Guy Harris guy at alum.mit.edu
Tue Aug 25 21:39:46 UTC 2015


On Aug 25, 2015, at 2:12 PM, Stephen Donnelly <stephen.donnelly at avagotech.com> wrote:

> Time stamps are noted as being in UTC, so presumably if_tzone is just a display hint?
> 
> UTC is arguably not the ideal time base for packet traces or statistics, as there are (leap) seconds occasionally with no valid UTC value.

Positive leap seconds have valid UTC values - they just happen to have ":60" or ":61" rather than ":00" throught ":59" at the end of the label.

And, if a negative leap second is "inserted", i.e. a second is removed from the day, UTC goes from 23:59:58 to 00:00:00 the next day (or, for two negative leap seconds, from 23:59:57 to 00:00:00 the next day).

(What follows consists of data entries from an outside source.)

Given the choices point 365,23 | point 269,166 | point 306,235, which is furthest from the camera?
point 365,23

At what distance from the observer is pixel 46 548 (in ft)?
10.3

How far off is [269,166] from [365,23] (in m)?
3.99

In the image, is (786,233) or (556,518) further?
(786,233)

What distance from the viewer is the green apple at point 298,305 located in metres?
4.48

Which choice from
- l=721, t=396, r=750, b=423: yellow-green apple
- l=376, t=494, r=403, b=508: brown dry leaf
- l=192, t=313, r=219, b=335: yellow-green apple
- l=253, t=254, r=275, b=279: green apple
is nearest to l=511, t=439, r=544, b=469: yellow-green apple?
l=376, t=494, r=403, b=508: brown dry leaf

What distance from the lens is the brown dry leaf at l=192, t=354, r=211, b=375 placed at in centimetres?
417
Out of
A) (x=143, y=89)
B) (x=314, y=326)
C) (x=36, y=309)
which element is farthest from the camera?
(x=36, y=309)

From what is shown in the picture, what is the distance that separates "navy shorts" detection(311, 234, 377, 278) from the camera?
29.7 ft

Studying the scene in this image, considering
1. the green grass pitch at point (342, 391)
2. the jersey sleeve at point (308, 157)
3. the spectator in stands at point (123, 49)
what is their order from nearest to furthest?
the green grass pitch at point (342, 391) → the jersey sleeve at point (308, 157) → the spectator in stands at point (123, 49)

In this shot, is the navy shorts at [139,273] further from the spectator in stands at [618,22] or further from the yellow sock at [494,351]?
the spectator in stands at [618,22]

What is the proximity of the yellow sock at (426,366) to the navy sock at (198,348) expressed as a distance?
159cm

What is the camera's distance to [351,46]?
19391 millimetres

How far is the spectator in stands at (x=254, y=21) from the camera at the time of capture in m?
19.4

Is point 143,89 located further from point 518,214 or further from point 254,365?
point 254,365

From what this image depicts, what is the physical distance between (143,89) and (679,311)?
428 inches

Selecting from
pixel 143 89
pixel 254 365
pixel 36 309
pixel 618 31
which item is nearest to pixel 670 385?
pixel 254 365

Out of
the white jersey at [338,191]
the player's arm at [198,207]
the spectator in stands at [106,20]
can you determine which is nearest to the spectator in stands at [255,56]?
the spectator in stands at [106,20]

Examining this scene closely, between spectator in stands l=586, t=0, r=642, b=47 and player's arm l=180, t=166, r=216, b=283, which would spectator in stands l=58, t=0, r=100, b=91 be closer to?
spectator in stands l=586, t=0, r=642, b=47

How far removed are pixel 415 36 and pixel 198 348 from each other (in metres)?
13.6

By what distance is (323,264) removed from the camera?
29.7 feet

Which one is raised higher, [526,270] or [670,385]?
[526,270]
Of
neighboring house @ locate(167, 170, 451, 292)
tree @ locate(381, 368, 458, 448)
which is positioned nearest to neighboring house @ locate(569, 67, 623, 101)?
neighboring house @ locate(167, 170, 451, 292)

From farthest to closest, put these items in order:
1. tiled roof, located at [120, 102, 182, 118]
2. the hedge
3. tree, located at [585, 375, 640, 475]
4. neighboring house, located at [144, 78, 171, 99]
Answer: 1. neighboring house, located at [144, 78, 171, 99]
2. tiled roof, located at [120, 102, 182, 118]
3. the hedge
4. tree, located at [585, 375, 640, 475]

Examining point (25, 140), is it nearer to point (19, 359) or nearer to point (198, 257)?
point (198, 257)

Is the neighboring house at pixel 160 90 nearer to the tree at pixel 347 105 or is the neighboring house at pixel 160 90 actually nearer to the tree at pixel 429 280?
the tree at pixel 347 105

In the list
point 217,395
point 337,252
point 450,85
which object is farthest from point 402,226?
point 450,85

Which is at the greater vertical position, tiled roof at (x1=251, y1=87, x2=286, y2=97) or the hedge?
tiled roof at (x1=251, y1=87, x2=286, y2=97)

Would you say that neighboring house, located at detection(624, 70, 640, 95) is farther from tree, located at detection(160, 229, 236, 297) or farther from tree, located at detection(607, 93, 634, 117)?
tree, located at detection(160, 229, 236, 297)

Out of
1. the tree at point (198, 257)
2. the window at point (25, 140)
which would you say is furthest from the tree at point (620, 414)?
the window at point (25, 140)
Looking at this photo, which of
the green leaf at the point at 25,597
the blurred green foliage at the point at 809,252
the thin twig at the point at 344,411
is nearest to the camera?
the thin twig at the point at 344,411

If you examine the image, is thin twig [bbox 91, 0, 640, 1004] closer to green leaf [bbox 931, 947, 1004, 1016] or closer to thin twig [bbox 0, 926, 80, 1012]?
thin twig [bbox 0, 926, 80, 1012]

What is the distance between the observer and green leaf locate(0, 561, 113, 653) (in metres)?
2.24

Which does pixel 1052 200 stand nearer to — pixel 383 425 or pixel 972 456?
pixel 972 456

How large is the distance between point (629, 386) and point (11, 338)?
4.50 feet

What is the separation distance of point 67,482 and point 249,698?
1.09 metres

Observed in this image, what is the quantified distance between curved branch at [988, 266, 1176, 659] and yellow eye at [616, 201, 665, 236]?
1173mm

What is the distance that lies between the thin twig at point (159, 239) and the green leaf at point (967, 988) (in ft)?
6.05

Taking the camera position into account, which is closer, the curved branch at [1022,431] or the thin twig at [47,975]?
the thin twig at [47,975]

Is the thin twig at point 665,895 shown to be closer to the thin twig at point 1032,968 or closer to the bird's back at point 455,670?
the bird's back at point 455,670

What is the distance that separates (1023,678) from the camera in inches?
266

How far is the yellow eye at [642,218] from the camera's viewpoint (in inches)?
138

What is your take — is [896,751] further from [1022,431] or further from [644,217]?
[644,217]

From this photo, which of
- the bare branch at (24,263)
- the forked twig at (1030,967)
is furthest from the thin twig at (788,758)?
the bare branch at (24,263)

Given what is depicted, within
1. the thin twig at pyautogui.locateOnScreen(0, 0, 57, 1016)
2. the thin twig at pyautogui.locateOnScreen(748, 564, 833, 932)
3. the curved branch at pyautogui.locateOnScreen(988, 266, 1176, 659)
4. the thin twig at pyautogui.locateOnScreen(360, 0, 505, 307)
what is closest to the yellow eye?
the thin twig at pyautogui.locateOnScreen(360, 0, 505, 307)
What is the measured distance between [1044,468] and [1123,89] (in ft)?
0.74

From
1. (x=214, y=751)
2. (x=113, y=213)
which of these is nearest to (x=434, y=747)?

What those leap seconds lack is:

	a valid *POSIX time* value - the way POSIX time is defined makes that impossible;

	from at least one MSDN document, a valid Windows FILETIME value, as those also treat leap seconds the way POSIX time stamps do.

(Yes, this means that POSIX systems don't provide UTC.  They really don't.

A system that explicitly rejects 100% POSIX compliance by having the system clock tick one second at a time, *even for leap seconds*, and that uses the IANA time zone database, complete with the leap second tables, in gmtime(), using the leap second tables the same way the IANA time zone sample code does, *does* provide UTC.)

Time stamps that are specified as a count of *all* seconds, including leap seconds, and fractions of a second since some specified epoch, are ideal for:

	1) attaching UTC labels to packet arrival times;

	2) calculating the difference between packet arrival times.

They aren't ideal for attaching "POSIX time" or "Windows time" labels to packets, as you need to compensate for those labels not matching UTC.  They're also not ideal for packet time-stamping code on OSes where the clock keeps "let's ignore leap seconds" time rather than UTC.